## Data excerpts:
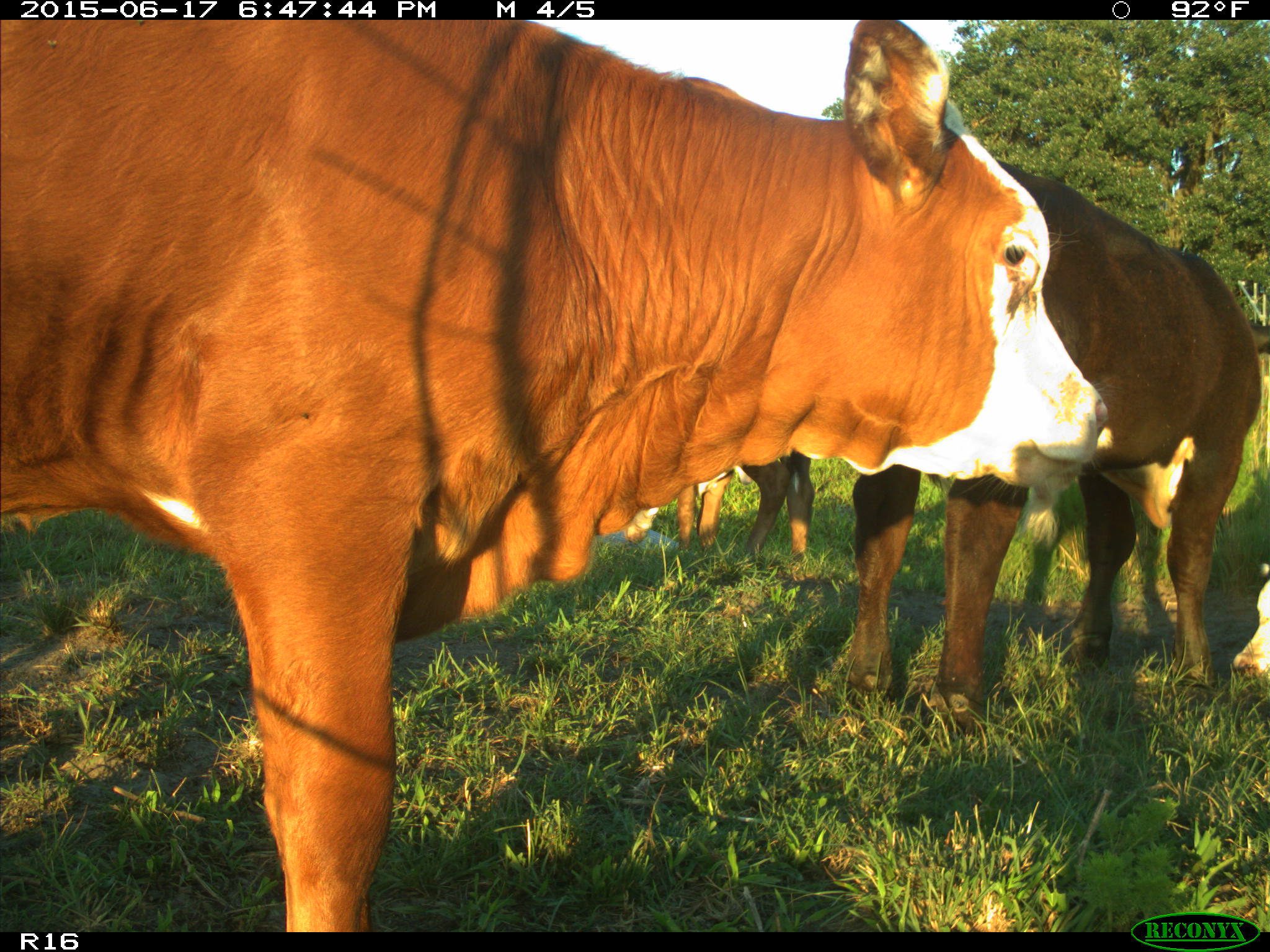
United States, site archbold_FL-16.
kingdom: Animalia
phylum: Chordata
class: Mammalia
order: Artiodactyla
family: Bovidae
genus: Bos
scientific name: Bos taurus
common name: domestic cow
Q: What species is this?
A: Bos taurus (domestic cow).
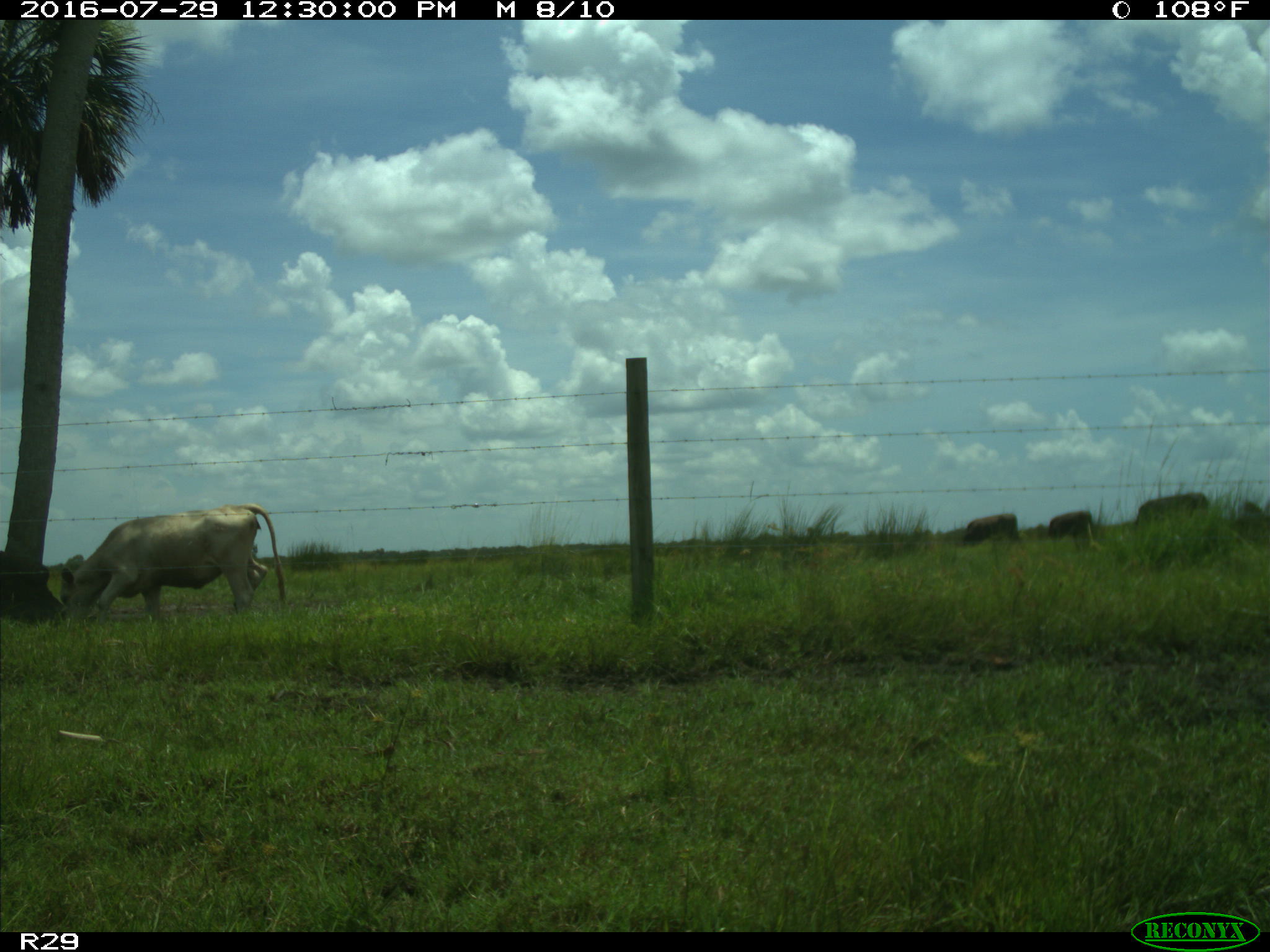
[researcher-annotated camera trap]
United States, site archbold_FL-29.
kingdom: Animalia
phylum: Chordata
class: Mammalia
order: Artiodactyla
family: Bovidae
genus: Bos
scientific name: Bos taurus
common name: domestic cow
Bos taurus (domestic cow).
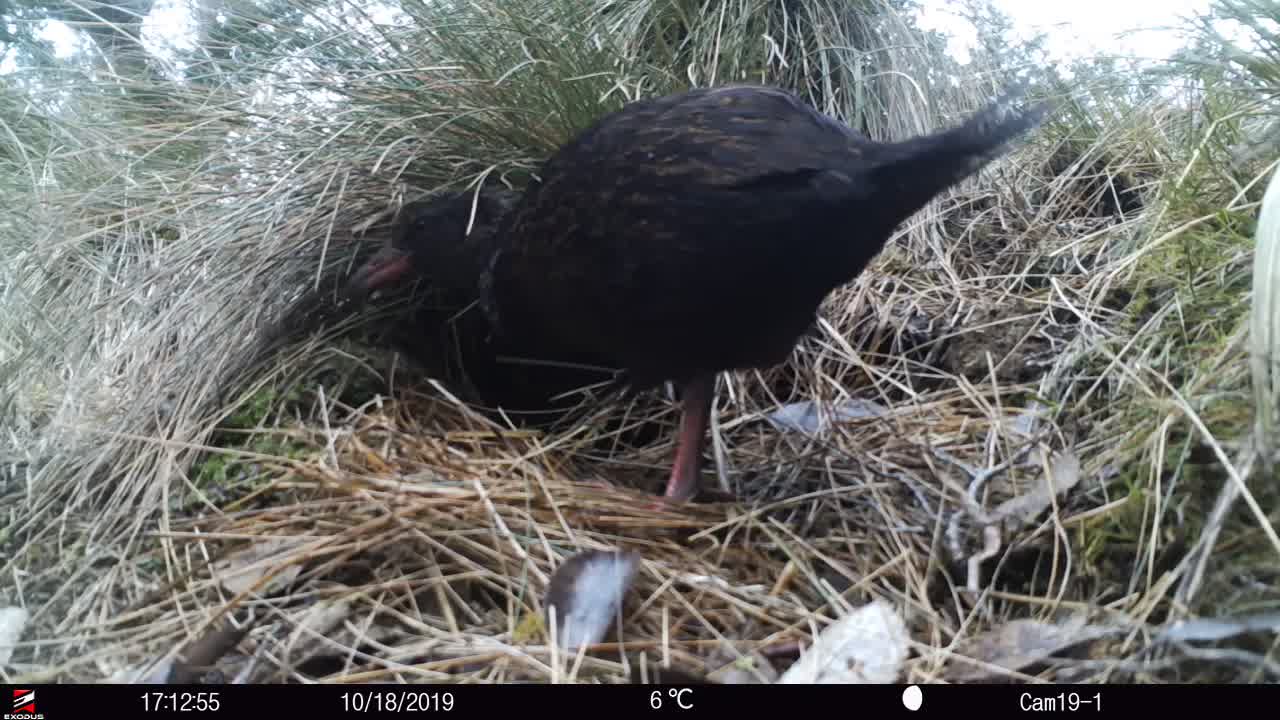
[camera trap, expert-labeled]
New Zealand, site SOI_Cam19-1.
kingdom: Animalia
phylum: Chordata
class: Aves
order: Gruiformes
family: Rallidae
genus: Gallirallus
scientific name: Gallirallus australis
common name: weka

## What the exercise asks:
Look through the data above for the word "States". Report each line where it occurs.

## Result:
United States, site archbold_FL-16.
United States, site archbold_FL-29.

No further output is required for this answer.